Lost for hundreds of years, a recently recovered map of Australia dating back to the 17th century has finally been restored and put on display at a museum in Canberra. The document chronicles the mapping efforts of explorers a full 100 years before Captain James Cook set sail for the Pacific.
A portion of the Blaeu Map showing the northern, western, and southern contours of the Australian coastline. (Image: National Library of Australia)
It’s called Archipelagus Orientalis (Eastern Archipelago), and it was created by master cartographer Joan Blaeu in 1663. The document, known as the Blaeu map, was re-discovered in 2010 in a Swedish warehouse where it had been languishing for hundreds of years. Yesterday, after four years of meticulous preservation to stabilise the fragile document, the map returned to its new home at the National Library of Australia in Canberra.
The map is significant because it’s the first to show (most) of the Australian coastline in detail, and because it was created more than a hundred years before British explorer Captain James Cook made his famous voyages through the region in the 1770s. The map is also notable in that it includes the first sightings of Tasmania by Abel Tasman’s crew aboard the Zeehaen in 1642, while also documenting the Dutch discovery of Australia.

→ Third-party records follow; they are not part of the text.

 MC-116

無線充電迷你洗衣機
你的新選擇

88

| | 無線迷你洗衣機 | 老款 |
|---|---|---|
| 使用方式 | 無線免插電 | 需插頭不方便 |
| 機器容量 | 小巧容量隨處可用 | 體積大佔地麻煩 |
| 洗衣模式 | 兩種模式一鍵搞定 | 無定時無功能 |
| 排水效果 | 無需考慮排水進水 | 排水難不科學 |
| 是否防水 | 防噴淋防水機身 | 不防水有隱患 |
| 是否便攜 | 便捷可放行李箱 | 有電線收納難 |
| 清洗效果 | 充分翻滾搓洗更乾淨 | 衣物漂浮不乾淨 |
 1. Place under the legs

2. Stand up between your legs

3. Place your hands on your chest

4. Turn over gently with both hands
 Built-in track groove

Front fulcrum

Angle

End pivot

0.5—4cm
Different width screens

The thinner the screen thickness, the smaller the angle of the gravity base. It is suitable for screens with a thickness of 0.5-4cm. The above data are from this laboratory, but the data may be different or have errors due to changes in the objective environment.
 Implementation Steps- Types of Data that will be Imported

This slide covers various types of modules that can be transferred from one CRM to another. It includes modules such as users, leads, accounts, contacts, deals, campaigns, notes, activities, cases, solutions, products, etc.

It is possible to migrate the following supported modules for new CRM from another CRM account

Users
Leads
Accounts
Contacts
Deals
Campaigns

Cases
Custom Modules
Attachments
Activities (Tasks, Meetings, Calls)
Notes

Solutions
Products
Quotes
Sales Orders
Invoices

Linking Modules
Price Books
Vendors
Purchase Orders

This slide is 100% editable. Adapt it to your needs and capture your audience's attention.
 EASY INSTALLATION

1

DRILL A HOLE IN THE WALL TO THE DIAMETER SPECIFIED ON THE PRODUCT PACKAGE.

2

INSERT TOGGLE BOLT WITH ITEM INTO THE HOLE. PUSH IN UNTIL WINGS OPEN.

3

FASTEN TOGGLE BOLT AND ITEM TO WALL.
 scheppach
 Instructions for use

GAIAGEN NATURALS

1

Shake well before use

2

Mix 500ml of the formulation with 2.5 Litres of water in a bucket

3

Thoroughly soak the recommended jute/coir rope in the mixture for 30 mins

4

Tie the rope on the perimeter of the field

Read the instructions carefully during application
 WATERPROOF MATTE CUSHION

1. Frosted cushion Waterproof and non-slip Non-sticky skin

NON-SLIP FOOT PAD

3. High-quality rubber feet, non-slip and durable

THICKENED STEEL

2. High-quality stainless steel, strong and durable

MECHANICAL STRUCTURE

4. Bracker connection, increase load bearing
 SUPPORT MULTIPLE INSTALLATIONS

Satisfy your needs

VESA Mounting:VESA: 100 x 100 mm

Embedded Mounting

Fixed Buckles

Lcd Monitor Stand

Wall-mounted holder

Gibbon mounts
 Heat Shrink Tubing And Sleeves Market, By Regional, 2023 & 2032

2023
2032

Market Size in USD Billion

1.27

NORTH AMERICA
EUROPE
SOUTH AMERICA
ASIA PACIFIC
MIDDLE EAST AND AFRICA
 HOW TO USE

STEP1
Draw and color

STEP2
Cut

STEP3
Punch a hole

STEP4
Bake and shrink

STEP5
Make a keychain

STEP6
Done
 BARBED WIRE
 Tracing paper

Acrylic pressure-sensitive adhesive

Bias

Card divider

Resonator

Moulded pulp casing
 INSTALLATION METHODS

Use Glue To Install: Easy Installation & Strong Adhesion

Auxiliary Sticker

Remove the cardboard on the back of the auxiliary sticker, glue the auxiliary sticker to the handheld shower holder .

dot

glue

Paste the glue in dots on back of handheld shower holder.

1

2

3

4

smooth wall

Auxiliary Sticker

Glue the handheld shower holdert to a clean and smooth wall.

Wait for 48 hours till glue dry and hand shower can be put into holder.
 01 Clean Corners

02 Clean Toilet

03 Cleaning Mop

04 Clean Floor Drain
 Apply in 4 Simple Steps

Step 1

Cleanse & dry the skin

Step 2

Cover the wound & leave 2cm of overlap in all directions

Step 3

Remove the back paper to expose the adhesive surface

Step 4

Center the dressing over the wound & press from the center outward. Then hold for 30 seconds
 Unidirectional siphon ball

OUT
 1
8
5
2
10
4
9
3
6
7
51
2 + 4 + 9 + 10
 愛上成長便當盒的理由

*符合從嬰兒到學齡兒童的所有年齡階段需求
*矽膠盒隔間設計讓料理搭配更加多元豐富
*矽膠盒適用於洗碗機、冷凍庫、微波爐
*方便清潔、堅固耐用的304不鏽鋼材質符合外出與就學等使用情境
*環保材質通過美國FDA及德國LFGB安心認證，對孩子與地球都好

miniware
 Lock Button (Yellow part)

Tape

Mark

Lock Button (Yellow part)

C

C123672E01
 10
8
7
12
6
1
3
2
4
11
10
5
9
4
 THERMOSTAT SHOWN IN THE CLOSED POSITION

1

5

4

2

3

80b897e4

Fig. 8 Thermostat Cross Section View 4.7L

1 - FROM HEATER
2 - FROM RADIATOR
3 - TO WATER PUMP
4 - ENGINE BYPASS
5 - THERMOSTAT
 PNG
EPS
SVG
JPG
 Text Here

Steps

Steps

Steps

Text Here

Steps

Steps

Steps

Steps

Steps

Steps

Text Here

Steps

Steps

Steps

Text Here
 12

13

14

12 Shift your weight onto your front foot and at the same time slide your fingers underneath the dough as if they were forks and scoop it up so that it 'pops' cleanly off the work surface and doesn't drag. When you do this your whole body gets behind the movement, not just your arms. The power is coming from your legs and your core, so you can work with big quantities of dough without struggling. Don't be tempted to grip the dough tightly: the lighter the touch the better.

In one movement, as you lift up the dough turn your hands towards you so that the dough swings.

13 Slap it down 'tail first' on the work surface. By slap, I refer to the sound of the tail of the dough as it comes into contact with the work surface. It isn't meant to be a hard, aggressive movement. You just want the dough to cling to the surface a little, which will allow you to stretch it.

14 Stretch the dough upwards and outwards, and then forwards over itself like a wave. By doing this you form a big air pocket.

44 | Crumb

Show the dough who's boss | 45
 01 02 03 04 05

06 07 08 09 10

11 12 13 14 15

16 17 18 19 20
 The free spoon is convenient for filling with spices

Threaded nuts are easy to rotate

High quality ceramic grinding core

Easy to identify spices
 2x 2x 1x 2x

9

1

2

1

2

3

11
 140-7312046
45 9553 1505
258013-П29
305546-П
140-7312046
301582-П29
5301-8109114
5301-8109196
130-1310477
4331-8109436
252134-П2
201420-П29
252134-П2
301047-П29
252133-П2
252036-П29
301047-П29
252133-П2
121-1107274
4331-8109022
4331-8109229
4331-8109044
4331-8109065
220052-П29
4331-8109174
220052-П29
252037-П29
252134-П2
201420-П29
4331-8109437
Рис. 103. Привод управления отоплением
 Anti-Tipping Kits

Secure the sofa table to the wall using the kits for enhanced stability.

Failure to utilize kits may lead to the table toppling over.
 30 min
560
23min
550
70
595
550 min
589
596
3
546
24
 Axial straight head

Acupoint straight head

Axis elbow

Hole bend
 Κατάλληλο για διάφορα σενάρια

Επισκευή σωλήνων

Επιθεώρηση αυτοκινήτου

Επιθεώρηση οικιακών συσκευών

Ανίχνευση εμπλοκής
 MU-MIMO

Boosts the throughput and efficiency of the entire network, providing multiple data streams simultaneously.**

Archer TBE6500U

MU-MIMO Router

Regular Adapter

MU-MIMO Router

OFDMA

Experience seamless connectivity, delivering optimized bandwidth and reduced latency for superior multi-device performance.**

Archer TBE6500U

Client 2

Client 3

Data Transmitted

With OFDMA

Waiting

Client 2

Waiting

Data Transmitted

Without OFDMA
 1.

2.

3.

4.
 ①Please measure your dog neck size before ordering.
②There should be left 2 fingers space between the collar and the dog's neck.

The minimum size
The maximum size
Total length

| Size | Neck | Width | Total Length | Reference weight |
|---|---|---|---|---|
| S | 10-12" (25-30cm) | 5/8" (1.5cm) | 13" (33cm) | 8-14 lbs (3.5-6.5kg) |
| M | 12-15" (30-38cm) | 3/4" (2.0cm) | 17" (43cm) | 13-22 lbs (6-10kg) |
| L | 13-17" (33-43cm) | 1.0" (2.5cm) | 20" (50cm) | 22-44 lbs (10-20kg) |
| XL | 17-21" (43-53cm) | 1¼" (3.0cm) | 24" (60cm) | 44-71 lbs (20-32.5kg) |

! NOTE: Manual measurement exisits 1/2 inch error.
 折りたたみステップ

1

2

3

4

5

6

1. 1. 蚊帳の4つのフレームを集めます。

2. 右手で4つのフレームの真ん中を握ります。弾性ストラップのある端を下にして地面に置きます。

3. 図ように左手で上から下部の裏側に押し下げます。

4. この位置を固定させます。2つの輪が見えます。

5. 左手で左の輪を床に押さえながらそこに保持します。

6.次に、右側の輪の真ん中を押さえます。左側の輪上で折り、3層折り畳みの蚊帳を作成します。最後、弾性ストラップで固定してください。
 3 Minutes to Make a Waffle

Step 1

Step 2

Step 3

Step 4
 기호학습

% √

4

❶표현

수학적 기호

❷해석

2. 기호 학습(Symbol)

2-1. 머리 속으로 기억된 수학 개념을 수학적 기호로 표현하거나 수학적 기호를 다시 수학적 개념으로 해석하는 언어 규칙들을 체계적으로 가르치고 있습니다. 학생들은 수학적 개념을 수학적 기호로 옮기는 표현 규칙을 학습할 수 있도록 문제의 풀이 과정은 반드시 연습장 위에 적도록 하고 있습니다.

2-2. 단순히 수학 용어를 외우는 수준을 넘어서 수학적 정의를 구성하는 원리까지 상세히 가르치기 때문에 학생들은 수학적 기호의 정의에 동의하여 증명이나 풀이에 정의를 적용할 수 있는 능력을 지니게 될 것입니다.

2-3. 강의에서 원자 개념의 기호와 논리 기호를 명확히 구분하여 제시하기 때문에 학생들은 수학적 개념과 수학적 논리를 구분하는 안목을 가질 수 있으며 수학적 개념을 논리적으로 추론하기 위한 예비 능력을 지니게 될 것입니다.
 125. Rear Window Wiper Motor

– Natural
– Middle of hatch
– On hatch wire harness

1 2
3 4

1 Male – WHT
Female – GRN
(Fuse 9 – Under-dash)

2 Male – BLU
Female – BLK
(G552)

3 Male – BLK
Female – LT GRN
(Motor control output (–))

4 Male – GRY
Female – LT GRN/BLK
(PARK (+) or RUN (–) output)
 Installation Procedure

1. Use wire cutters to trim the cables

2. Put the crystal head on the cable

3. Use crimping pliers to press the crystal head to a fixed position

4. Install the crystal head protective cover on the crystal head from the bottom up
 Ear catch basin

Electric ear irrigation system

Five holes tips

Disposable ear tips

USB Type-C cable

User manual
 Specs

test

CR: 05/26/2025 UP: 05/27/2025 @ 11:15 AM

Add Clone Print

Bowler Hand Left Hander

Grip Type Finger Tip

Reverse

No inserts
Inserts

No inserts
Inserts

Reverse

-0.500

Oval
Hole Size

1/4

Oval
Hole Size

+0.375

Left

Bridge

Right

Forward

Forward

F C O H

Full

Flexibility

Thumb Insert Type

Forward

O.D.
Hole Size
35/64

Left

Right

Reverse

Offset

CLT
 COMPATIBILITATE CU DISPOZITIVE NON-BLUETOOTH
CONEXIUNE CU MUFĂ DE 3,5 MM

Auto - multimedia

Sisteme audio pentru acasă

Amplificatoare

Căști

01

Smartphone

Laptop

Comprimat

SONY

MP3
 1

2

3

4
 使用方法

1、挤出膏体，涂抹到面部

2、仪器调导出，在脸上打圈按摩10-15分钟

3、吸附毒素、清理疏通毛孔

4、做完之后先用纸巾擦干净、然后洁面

This map of “New Holland”, as it was called back then, measures 1185mm by 1520mm, and it was used a template for all of Australia until the times of Cook’s voyages.
Martin Woods, a curator of maps at the National museum, says the map was drawn using thousands of measurements made during about a dozen Dutch voyages, mostly by the Dutch East India company, over the course of three decades. Speaking to The Canberra Times, Woods said:
It’s like a giant news map, if you like. There’s so much information in the text around the map, from trading opportunities to details of the voyages, even the illustrations of the ships in battle, all paint a picture of what was happening. […]
Although in this map Australia is the centre of attention, to Blaeu and his countrymen it was a puzzle. They cruised the coast, they cruised the north, the south, the west, looking for trading opportunities, occasionally landing, not finding people with goods they recognised they could trade with, sailing off again. Some years later curiosity would get the better of them and another voyage would occur and this pattern continued until they decided to concentrate their efforts in the Spice Islands [in Indonesia] and they left this enigma of Australia alone.
Blaeu’s Map will be on display as part of the museum’s Mapping Our World exhibition in the Library’s Treasures Gallery until next year.